La violencia está presente un poco por todas partes, en las escuelas e institutos, en la familia, en la sociedad, en la política, etc. En los centros docentes, que tendrían que ser lugares ejemplares de humanidad y estudio, como ocurría en la Grecia clásica, son hoy día enclaves no siempre modélicos, donde a menudo impera la más dura competitividad, el clasismo, y hasta la crueldad. Los inteligentes, los dotados, los bellos y hermosos, que diría Fitzgerald, frente a los que a duras penas salen adelante, los menos dotados físicamente, los menos agraciados, los que a diario se ven acosados y viven la escuela como un calvario sin que, por vergüenza o timidez, encuentren apoyo en los que deberían velar para que imperara la franca camaradería y el respeto.
En la familia moderna, presa de los agobios y la incomunicación, donde a menudo se afrontan dos conceptos: el machista y el feminista, que laminan le diálogo y rompen matrimonios en menos de siete años. En el trabajo, donde hace tiempo que desapareció el concepto gremial y el amor a la cosa bien hecha, por la explotación sistemática, la amenaza de quedar excluido, la despersonalización más absoluta –si te vas, hay siete esperando para coger tu sitio–. En la sociedad, donde la humanidad está más bien ausente, y donde la brutalidad abunda, con esas “manadas” proliferantes, dispuestas a llevarse por delante lo que sea con tal de pasárselo a lo grande. El propio término “manada”, de triste recuerdo, denota el retorno a la tribu y el imperio de la fuerza bruta, en especial en lo tocante al sexo.
E incluso en la política. La violencia –el “¡qué se jodan!” de aquella grosera congresista– impera asimismo en el juego parlamentario, donde hace tiempo que se perdieron las formas y donde, por lo general, predomina la ambición desaforada, el protagonismo a costa de lo que sea, la puñalada en la espalda y la vesania más recalcitrante. El “otro”, el que piensa de forma distinta a mí, no me merece respeto, es un “facha”; es un “rojo”; siempre el descalificativo, por más que, llegado el momento, haya que pactar con el diablo y dormir con tu enemigo.

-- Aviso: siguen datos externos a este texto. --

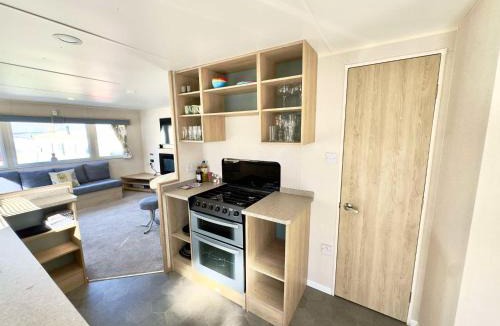 Isle of Grain House | Haven Caravan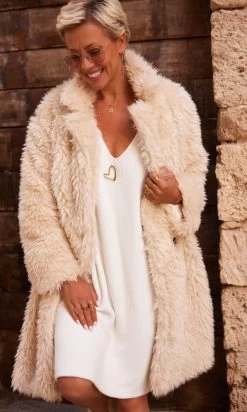 Petite Robe Pull Léon Oversize Blanc Cassé 11 Petite Robe Pull Léon Oversize Blanc Cassé -Robe Belle Soldes facetune 21 10 2023 11 52 21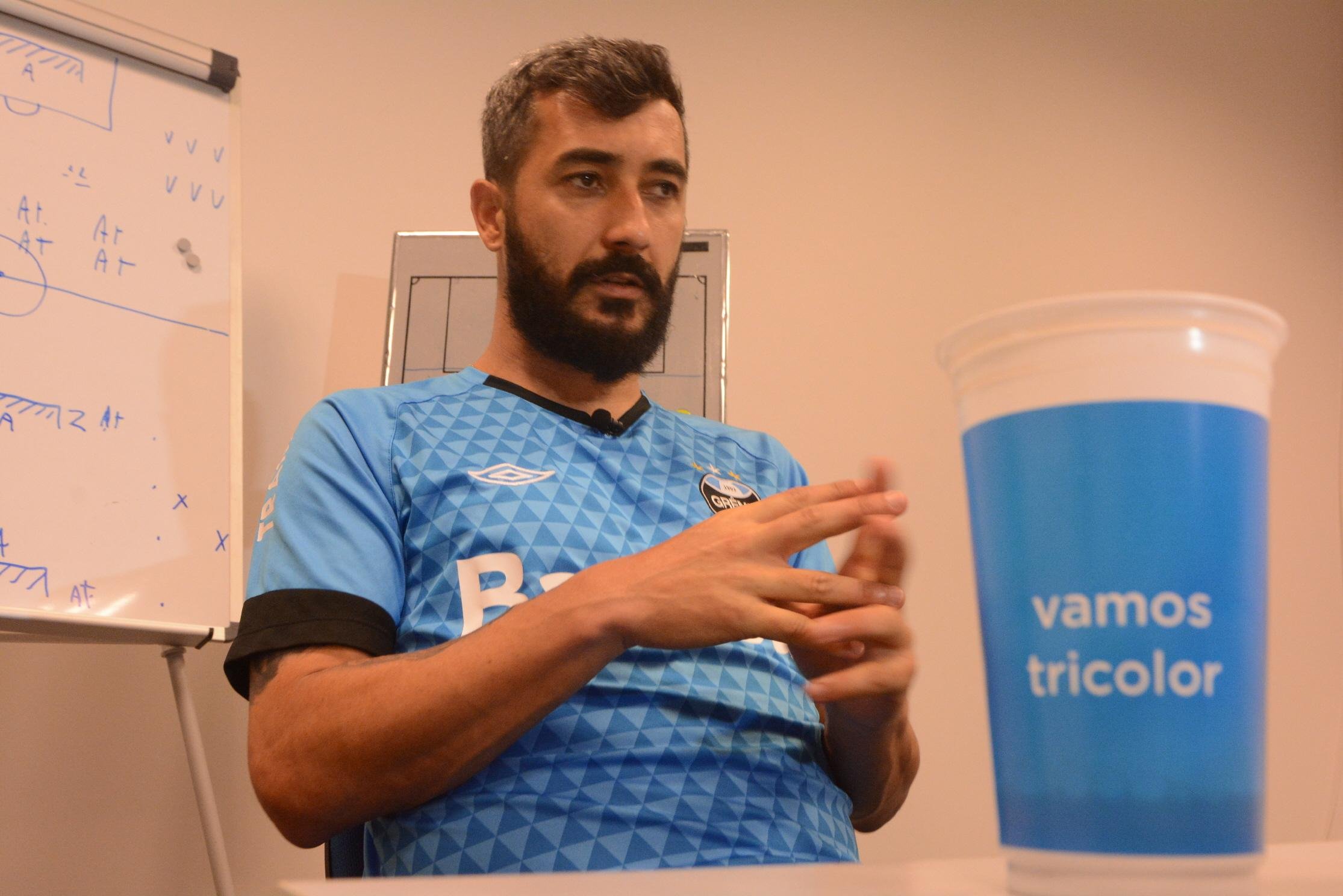 Odorico Roman afirma que Gr&ecirc;mio pode ir ao mercado com les&atilde;o de Douglas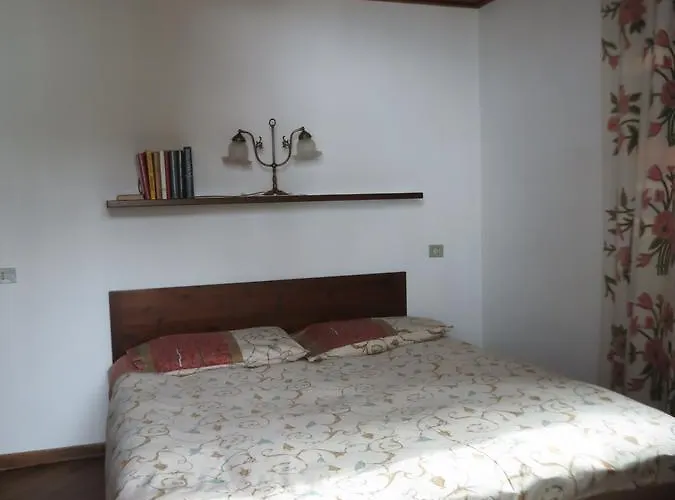 Castelli 2* 브루일서비니아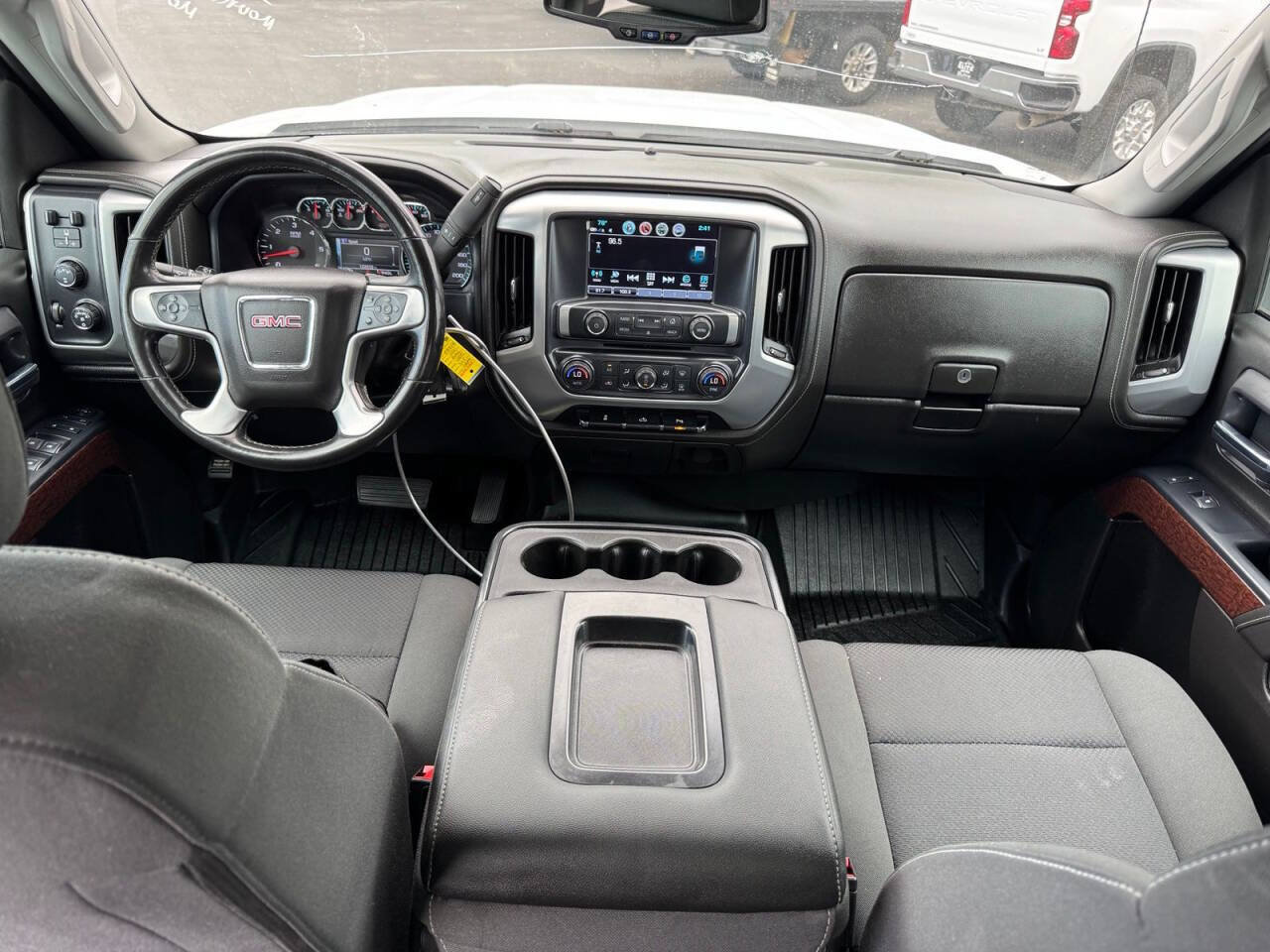 Used 2019 GMC Sierra 2500 SLE AWD/4WD image 17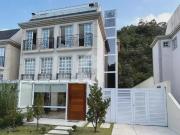 Casa com 4 Quartos e 4 banheiros à Venda, 340 m² por R$...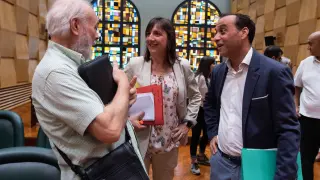Ignacio Magaña, a la derecha, junto a la portavoz socialista, Lola Ranera, en el Ayuntamiento.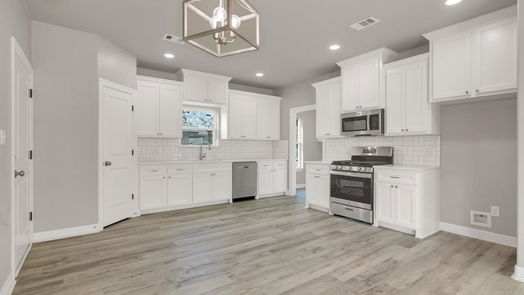 Brazoria null-story, 3-bed 409 E Travis-idx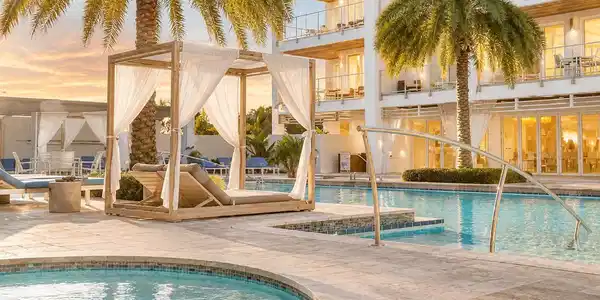 Image 4: Wake Up To Pool-Side Living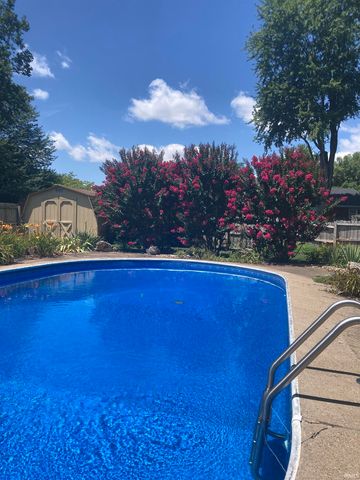 4355 E Birch Drive, Newburgh, IN 47630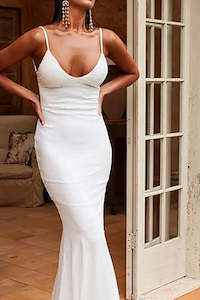 Hens: Yassmine Luxe in White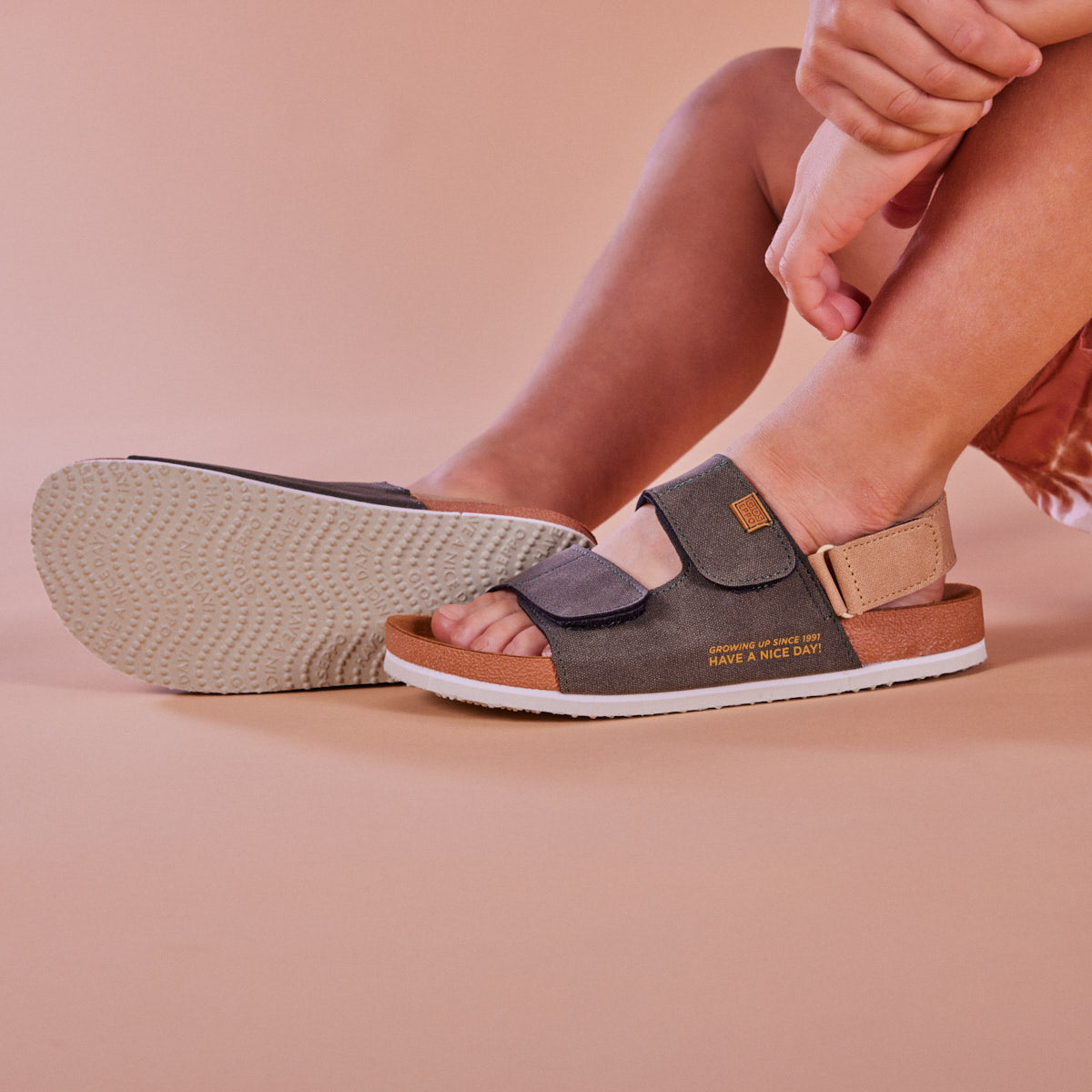 Gerais boys khaki footbed sandals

Y, desde luego, para hipocresía, la de determinadas cadenas televisivas, como TV1, que, movida por su fariseísmo, hace años que dejó de televisar corridas de toros y combates de boxeo –espectáculos que, como ustedes bien saben, están perfectamente reglamentados–, por ser, dicen, paradigmas de la violencia; y, sin embargo, no dudan en ocupar su pantalla diariamente con films americanos de bajo coste, con una media de entre cinco o seis asesinatos por sesión, armas de fuego de todos los calibres, salvajadas de todo tipo y brutalidades vergonzantes, o sea, basura televisiva en todo su esplendor. Y, para colmo, esa misma cadena que pagamos todos los españoles, esa cadena, insisto, que desterró la corridas de toros, ha dado, de un tiempo a esta parte, por volcarse con los encierros sanfermineros, encierros en los que, como tantas veces he oído, si no hay heridos, sangre y atropellos, no tienen gracia. Encierros que, como hemos podido ver esta semana, se televisan con sumo detenimiento y a cámara lenta, repitiendo una y mil veces los detalles escabrosos: el pitón que le pincha en el trasero a un turista australiano ávido de emular al amado Hemingway, o la voltereta del californiano venido a España en busca de emociones, o las peloteras en la terrible curva de la Estafeta, una forma como otra de hacer ver que la virilidad sigue existiendo y que Pamplona era una fiesta en la que ya no cabía una aguja. Que Dios nos pille confesados.